SET PROBLEM » Only the lines from the one with "From the vantage" onward are wanted, through the last line of the entries, set down exactly.
===== DATASET
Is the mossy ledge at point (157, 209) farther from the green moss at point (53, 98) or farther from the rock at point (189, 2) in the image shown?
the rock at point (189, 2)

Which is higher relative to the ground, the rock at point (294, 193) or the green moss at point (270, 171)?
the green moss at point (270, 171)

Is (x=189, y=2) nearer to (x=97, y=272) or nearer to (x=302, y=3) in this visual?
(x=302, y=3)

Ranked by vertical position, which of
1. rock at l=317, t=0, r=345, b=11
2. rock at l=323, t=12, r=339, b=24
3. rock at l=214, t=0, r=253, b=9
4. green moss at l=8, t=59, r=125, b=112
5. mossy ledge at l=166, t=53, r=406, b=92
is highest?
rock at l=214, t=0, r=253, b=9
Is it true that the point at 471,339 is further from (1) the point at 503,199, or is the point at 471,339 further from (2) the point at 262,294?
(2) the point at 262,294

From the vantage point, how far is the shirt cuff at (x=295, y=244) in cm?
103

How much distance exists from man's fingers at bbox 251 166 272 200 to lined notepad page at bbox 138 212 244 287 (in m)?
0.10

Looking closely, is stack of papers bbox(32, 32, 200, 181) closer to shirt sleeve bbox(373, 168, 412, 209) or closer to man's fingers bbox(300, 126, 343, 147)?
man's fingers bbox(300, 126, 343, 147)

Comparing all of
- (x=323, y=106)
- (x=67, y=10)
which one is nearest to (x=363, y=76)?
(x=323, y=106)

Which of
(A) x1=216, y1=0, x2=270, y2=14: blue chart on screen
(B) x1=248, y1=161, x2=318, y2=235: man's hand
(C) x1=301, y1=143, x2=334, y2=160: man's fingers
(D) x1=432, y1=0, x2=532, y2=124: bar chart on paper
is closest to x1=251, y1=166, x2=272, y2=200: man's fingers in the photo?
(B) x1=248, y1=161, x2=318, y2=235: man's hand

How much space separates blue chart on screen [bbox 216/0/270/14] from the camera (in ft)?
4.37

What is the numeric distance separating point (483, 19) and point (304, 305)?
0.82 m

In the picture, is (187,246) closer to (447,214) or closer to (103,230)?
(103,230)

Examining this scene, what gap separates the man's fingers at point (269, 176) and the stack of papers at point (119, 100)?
==========
SOLUTION TO THIS TASK »
From the vantage point, how far is the shirt cuff at (x=295, y=244) in cm?
103

How much distance exists from man's fingers at bbox 251 166 272 200 to lined notepad page at bbox 138 212 244 287 (in m)?
0.10

Looking closely, is stack of papers bbox(32, 32, 200, 181) closer to shirt sleeve bbox(373, 168, 412, 209) or closer to man's fingers bbox(300, 126, 343, 147)?
man's fingers bbox(300, 126, 343, 147)

Comparing all of
- (x=323, y=106)
- (x=67, y=10)
which one is nearest to (x=363, y=76)?
(x=323, y=106)

Which of
(A) x1=216, y1=0, x2=270, y2=14: blue chart on screen
(B) x1=248, y1=161, x2=318, y2=235: man's hand
(C) x1=301, y1=143, x2=334, y2=160: man's fingers
(D) x1=432, y1=0, x2=532, y2=124: bar chart on paper
is closest to x1=251, y1=166, x2=272, y2=200: man's fingers in the photo?
(B) x1=248, y1=161, x2=318, y2=235: man's hand

How much space separates blue chart on screen [bbox 216/0/270/14] from the camera (in ft)?
4.37

What is the numeric distance separating point (483, 19) and point (304, 305)?
0.82 m

In the picture, is (187,246) closer to (447,214) or closer to (103,230)?
(103,230)

Examining this scene, what gap separates the man's fingers at point (269, 176) and the stack of papers at point (119, 100)?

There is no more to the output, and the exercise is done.